予想外の返事にカンッと軽く叩かれた米神を少し揉みながら、テキサスを外して、言い方を変える。
「俺が今の姿じゃなくなってしまったら、君は俺の事が嫌いになる?」
「中身は?」
「俺のまま」
「じゃぁ、別にいいよ、どんな姿になってもアルはアルだろ」
・・・・・・・・・・・・・・・・・・・・・・・・・・・・・・・・。
ずず、と鼻を鳴らしながら、ギルバートの姿のままで話すアーサー、姿は違っても、君は君。
ねぇ、自分で言ってる事の矛盾に気づいてないんだろうか。
俺も、どんな姿になっても君が好きだよ。
鈍感なこの人には、きちんと言葉に出さないと伝わらないかな。
言ってやるのも何だか悔しいというか、気づいてよ。
さっき触るなとは言われたけれども、再度しくしくと泣き出した愛しい人に何かしたくて、銀色の頭に軽ーくキスを落としたら、
「不憫ヤローの身体にキスなんてすんじゃねー!!」と、ものすごい勢いで張っ倒された。
力はアーサー程ではないからそんなに痛くは無いけれど、こういう部分も含めて、早く元の身体に戻ってくれないかなぁ。
ちくしょー!!と、銀色の頭を振り乱してバタバタとユニットバスに籠る恋人の姿を見ながら、テキサスを嵌めながら、俺らしくもない溜息をついた。
後日。
「ぎゃぉあぁぁぁああああああぁぁぁぁっっ!!!」
「ケセセセセセ!ははは、どうだ、一気に男前度上がっただろ、膝まづいて感謝しろ!」
「オ、オレの、オレの眉毛、オレの眉毛、てめ、何てことしてくれんだこの野郎!!!!!!!!!」
「はははのはーだ、つるつる眉毛!明日からオンナみてーに眉毛書いて仕事しなきゃなんねーなぁ!」
「クッソ・・・おい、アル!バリカン持ってこいバリカン!テメーの頭坊主にしてやる!!」
「やっテメ、てめ、てめぇ、やめろテメー!!」
「ついでにこの姿のままブリ天のコスプレして会議出てやるからな、覚悟しとけよ!」
「やめろぉおおおおぉぉおおお!!!」
翌日、会議で顔を合わせた兄二人は、お互いの姿を確認して奇声を上げる。
最初に金切り声をあげたのは、俺の隣にいるギルバートの姿をしたアーサーだけど。
確かに、ルドウィグの隣に、中身は彼の兄だとは分かってるけどアーサーの姿が見えるのは何となく気に入らないかもしれない。
向こうも同じ事を思ったのか、俺たちの姿を確認した後に「少し離れてくれないか」と、のっしと間に割って入る。

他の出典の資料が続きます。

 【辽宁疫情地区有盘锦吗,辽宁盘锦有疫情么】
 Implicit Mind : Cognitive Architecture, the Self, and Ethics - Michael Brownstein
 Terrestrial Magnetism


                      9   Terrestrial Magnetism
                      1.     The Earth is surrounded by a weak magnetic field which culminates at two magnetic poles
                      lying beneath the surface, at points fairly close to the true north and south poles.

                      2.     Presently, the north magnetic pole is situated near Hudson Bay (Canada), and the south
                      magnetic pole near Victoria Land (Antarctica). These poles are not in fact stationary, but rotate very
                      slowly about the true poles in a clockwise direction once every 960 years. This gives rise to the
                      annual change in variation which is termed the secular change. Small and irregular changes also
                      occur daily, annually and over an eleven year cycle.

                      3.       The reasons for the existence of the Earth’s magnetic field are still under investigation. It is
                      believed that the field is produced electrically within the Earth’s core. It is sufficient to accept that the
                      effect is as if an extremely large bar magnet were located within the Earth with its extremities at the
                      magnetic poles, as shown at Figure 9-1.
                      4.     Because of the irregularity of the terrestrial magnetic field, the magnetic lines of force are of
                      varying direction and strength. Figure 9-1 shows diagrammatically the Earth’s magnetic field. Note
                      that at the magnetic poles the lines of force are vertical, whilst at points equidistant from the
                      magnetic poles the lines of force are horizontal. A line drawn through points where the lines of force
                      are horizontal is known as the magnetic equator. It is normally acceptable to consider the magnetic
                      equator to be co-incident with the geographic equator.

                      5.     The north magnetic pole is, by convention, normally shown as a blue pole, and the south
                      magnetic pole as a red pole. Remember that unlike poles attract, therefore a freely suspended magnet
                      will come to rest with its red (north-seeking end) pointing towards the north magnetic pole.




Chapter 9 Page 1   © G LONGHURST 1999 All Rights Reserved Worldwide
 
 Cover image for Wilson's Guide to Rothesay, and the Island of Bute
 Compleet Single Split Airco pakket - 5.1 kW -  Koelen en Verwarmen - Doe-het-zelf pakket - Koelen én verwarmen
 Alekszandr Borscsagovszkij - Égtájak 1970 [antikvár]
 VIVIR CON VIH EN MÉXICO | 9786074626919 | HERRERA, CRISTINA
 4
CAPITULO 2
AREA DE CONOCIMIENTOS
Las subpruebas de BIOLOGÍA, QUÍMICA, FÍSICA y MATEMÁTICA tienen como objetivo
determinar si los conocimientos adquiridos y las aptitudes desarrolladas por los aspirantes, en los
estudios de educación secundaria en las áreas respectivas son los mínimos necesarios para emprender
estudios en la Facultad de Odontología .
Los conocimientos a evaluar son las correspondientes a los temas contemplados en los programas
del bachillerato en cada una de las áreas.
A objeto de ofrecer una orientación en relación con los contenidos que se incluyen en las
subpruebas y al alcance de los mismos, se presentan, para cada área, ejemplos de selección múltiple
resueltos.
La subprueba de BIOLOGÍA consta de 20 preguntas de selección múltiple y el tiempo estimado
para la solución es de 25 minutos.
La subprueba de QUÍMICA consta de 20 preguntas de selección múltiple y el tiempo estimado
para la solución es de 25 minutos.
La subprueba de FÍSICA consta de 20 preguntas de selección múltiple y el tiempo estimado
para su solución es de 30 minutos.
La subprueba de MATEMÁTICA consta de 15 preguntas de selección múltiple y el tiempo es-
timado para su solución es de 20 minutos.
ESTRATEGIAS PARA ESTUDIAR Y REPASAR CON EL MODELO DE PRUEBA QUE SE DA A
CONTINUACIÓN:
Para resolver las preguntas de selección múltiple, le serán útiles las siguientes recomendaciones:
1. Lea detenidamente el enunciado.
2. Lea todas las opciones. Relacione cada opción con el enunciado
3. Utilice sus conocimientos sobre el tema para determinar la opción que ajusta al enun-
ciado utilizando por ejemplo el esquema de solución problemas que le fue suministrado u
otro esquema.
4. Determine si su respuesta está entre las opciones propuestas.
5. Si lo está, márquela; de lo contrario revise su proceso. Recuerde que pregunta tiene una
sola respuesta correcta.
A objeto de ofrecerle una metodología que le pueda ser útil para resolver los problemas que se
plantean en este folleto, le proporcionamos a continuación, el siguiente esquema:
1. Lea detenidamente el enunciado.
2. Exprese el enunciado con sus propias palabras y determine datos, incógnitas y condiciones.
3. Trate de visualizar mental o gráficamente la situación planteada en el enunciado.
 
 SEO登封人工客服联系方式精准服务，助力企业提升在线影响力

隣にいる恋人は、眉毛のツルツルになった自分の顔を見て絶叫して泣いてるし、ギルバートはアーサーの姿で必死にバリカンを持つ彼の右手を止めてるし。
面倒くさいし、煩いなぁ。
騒がしいのは嫌いじゃないけど、俺は自分が中心で煩くなければ嫌なんだよ。
会議場のロビーでぎゃんぎゃん騒ぐ兄二人、なんだなんだと群がってくるギャラリーの友人達を一瞥して「止めてよ」とルドウィグに伝えたら、
彼はがりがりとオールバックに撫でつけた金髪に手を突っ込んで頭を掻いて、溜息と共に呟いた。
「・・・これ、いつ戻るんだ・・・?」
「知らないぞ、取り合えず、もう一度頭ガチコンってぶつけてみる?」
「戻らなかったら?」
「お互いあの姿のままの恋人を愛せるように努力する」
「・・・・・・兄さんの身体には指一本触れさせんぞ」
「どいつもこいつも面倒くさいな、全く!!」
再度ゆらりと陽炎を背負った身体の大きなドイツ人に叫んで、俺は兄二人の頭を掴んで、ガチン!とぶつけた。

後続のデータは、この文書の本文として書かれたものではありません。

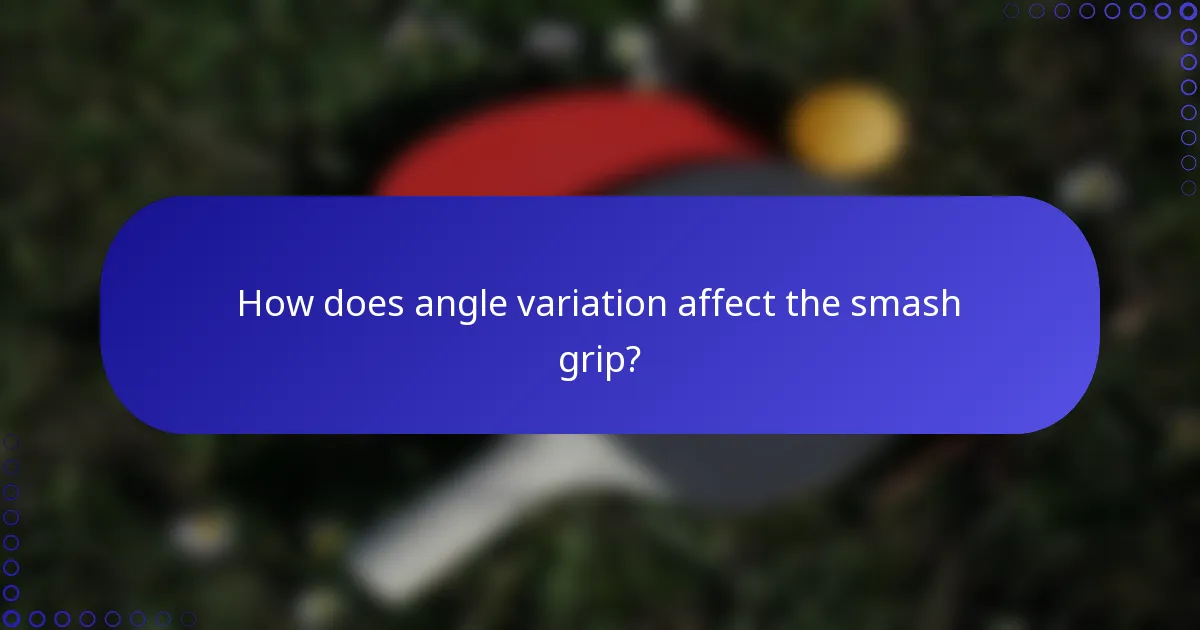 How does angle variation affect the smash grip?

それで彼らの中身が元に戻ったかどうかは、また別のお話。
取り合えず、力が強すぎたみたいだから、失神してしまった二人が目を覚ますのを待たなきゃね。
ルドウィグと二人、お互いの兄の身体を抱き上げて会議室に向かったら、一日ぶりだけど、懐かしいアーサーの薔薇の体臭が鼻腔を突いた。